Provided passage -

────────────────────

Thursday, 14 November 2019

Ceisteanna (8)

Thomas P. Broughan


8. Deputy Thomas P. Broughan asked the Minister for Public Expenditure and Reform the estimated expenditure savings in 2019 and 2020 from the operation of the National Shared Services Office, NSSO; his plans in this regard for financial shared services; and if he will make a statement on the matter. [46786/19]

Amharc ar fhreagra

Freagraí ó Béal (8 píosaí cainte) (Ceist ar Public)

The National Shared Services Office, NSSO, has been up and running as an independent agency for the last couple of years. We were all very positively disposed to the legislation setting it up as it was piloted by the Minister through the House. I ask the Minister to provide an update on the kinds of savings and efficiencies gained from the establishment of the NSSO. The office is funded through Vote 18. Is its chief executive at Secretary General rank? How many staff are employed by the NSSO and where are they based? Are they mainly in Dublin or are they all over the country?

────────────────────

Entries provided -

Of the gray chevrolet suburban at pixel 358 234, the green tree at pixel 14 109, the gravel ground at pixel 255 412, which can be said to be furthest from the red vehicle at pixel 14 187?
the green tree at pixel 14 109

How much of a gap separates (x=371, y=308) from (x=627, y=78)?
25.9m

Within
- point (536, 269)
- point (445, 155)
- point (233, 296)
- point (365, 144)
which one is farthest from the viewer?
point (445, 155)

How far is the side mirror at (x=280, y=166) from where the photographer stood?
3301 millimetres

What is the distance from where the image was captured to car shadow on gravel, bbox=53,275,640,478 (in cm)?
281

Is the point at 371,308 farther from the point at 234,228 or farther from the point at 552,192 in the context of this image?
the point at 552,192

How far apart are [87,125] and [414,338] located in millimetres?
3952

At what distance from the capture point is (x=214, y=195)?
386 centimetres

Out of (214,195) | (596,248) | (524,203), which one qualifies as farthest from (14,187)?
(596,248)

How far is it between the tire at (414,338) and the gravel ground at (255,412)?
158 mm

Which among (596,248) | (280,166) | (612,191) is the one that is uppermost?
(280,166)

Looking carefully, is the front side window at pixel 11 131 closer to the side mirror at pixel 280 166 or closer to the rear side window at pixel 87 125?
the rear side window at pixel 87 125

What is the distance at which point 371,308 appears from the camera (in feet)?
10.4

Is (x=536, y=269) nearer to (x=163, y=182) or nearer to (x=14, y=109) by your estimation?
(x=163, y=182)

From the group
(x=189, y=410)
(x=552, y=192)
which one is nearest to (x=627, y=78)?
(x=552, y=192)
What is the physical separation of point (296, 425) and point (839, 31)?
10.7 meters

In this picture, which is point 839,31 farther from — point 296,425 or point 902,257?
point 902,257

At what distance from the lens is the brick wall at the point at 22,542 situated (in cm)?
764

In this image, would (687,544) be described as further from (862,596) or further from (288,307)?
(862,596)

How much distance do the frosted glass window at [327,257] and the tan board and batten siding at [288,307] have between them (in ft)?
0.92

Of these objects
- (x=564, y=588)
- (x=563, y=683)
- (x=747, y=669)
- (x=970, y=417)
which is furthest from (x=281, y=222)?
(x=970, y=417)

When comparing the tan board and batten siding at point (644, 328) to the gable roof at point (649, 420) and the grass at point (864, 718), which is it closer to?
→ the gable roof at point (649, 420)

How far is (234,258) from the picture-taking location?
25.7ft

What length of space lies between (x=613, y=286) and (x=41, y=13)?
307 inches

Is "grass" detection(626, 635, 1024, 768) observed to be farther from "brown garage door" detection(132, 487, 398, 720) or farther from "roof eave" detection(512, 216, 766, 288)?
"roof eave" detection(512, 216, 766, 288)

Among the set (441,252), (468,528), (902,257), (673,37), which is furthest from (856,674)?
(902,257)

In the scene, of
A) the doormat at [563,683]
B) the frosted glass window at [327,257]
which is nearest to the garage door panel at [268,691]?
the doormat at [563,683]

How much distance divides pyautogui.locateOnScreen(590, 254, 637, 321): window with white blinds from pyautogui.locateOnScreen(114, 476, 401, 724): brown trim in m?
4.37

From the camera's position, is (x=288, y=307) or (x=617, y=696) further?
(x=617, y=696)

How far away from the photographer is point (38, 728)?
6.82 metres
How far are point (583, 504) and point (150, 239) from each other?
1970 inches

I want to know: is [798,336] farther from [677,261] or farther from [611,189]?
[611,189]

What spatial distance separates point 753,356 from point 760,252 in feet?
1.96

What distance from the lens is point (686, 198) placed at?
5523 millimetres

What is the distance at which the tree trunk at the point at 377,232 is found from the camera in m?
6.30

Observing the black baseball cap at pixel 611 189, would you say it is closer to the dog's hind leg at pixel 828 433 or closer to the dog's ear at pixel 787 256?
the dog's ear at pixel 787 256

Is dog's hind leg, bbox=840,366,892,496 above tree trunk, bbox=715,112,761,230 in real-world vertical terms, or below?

────────────────────

Required work -
**1.** Reproduce the portion of the parliamentary record on the National Shared Services Office starting with "The National Shared Services Office, NSSO, has" and going on through "over the country?".
**2.** Write the next part of the parliamentary record on the National Shared Services Office, picking up after its final sentence.
The items are separate from the parliamentary record on the National Shared Services Office.

Task-by-task outputs -
**1.**
The National Shared Services Office, NSSO, has been up and running as an independent agency for the last couple of years. We were all very positively disposed to the legislation setting it up as it was piloted by the Minister through the House. I ask the Minister to provide an update on the kinds of savings and efficiencies gained from the establishment of the NSSO. The office is funded through Vote 18. Is its chief executive at Secretary General rank? How many staff are employed by the NSSO and where are they based? Are they mainly in Dublin or are they all over the country?

**2.**
I will begin by answering the first question posed by Deputy Broughan on the savings achieved. As he said himself, the NSSO provides human resources, pension and payroll services to our Civil Service. I am advised by the office that the estimated savings for 2019 were €8.7 million, of which €7.6 million derives from the shared delivery of human resources services across all parts of our Civil Service and €1.1 million from the shared delivery of payroll services. The target figure for savings in 2020 is €9.7 million.

The Deputy asked about the number of people working in the NSSO. I will have to check if I have the exact figure here but I know that it is many hundreds of people. The NSSO has one office located here in Dublin and another significant office in Tullamore. I have visited both offices, where many hundreds of staff are located, with the greater number located in Dublin. I will have to revert to the Deputy on the rank of the chief executive of the NSSO but my recollection is that it is at least at the level of assistant secretary general.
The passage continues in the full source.